L’immunotransfert est utilisé pour identifier la présence de protéines spécifiques dans des échantillons séparés par électrophorèse. Faisant suite à la séparation par une technique, connue sous le nom d’électrophorèse sur gel de polyacrylamide en présence de dodécylsulfate de sodium, ou SDS-PAGE, l’immunotransfert est utilisé pour déplacer les protéines depuis un gel polyacrylamide vers un morceau de membrane qui piège les protéines dans leur emplacement respectif. Ensuite, les membranes sont sondées avec des anticorps dans un processus appelé immunotransfert. L’immunotransfert utilise les liaisons anticorps-protéine et anticorps-anticorps à travers des sites spécifiques de reconnaissance, fournissant la haute précision nécessaire pour identifier une seule protéine. La détection d’anticorps se fait en utilisant des systèmes rapporteurs ce qui inclu l’utilisation d’enzymes. Les enzymes peuvent être attachés à la fin d’un anticorps et réagir avec le substrat pour produire des changements de couleur ou de lumière. Ces signaux peuvent alors être imagés et quantifiés en utilisant un processus appelé densitométrie.

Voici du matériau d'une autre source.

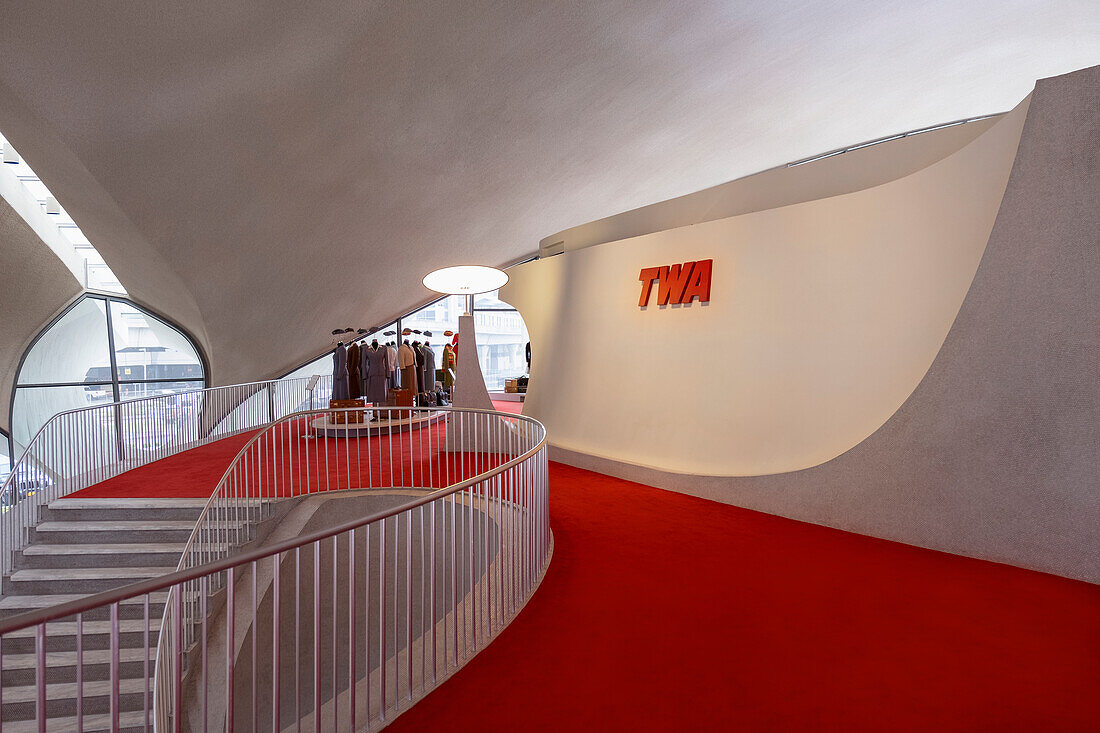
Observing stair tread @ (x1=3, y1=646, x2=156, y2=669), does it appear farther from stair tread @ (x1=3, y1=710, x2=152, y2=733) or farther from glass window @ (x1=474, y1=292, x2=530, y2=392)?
glass window @ (x1=474, y1=292, x2=530, y2=392)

Cette vidéo-article présente une vue d’ensemble de la technique d’immunotransfert en décrivant le transfert, l’utilisation de la détection d’anticorps et l’analyse d’image. Les étapes impliquées dans l’immunotransfert tel que l’assemblage du sandwich de transfert et les conditions de transfert sont discutés en détails, aussi bien que la théorie sous-jacente aux liaisons d’anticorps et à la détection de ces anticorps. La large utilisation de cette technique est décrite à travers plusieurs exemples incluant la détection d’interactions protéine-protéine et l’identification de protéines individuelles à l’intérieur de complexes protéiques.

Procedure

L’immunotransfert ou Western blot est une technique puissante utilisée par de nombreux chercheurs pour identifier la présence de protéines spécifiques présentes dans un échantillon, séparées par électrophorèse et détectées en utilisant des anticorps.

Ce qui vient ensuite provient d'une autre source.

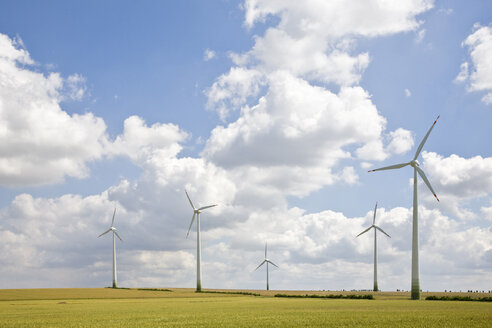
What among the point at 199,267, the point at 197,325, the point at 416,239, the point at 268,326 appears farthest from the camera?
the point at 199,267

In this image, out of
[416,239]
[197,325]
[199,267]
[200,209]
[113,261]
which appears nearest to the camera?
[197,325]

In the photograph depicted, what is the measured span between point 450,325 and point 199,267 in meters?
117

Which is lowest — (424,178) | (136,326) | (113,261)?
(113,261)

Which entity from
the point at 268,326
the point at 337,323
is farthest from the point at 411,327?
the point at 268,326

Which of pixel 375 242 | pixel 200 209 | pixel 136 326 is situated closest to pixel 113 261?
pixel 200 209

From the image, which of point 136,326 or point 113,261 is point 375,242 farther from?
point 136,326

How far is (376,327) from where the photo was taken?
27.8 metres

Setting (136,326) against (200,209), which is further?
(200,209)

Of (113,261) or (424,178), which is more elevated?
(424,178)

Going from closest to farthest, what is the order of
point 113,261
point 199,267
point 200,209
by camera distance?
point 199,267 < point 200,209 < point 113,261

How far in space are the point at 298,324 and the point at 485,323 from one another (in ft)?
37.2

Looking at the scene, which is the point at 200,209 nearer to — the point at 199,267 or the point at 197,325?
the point at 199,267

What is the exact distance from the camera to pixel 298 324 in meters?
30.7

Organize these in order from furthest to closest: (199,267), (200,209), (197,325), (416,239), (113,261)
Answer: (113,261)
(200,209)
(199,267)
(416,239)
(197,325)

Il y a 3 principales étapes dans cette technique qui sont essentielles pour un résultat de qualité: électrotransfert, immunoempreinte, et détection. Avant que ces étapes soient effectuées, un SDS-PAGE, dans lequel les protéines dénaturées sont séparées selon leur taille dans un gel de polyacrylamide, doit être effectué.

L’électrotransfert nécessite une cassette de transfert pour maintenir ensemble le “sandwich” ainsi qu’un appareil pour transférer des protéines à partir d’un gel d’acrylamide sur une membrane mince. Le sandwich d’électrotransfert est constitué du gel et d’une membrane spécialisée, prise en sandwich entre deux morceaux de papier-filtre. Au cours du transfert, un champ électrique est utilisé, pour déplacer les protéines dans le gel, où elles sont piégées sur une membrane grâce à leurs charges et interactions hydrophobes.

L’immunotransfert utilise des anticorps pour investiguer des protéines spécifiques sur la membrane. Les anticorps sont des protéines de grande taille en forme de Y qui contiennent deux fragments, également appelés régions Fab, qui se lient à d’autres protéines. La région Fab définit l’épitope spécifique, ou une partie spécifique d’une protéine à laquelle un anticorps se lie.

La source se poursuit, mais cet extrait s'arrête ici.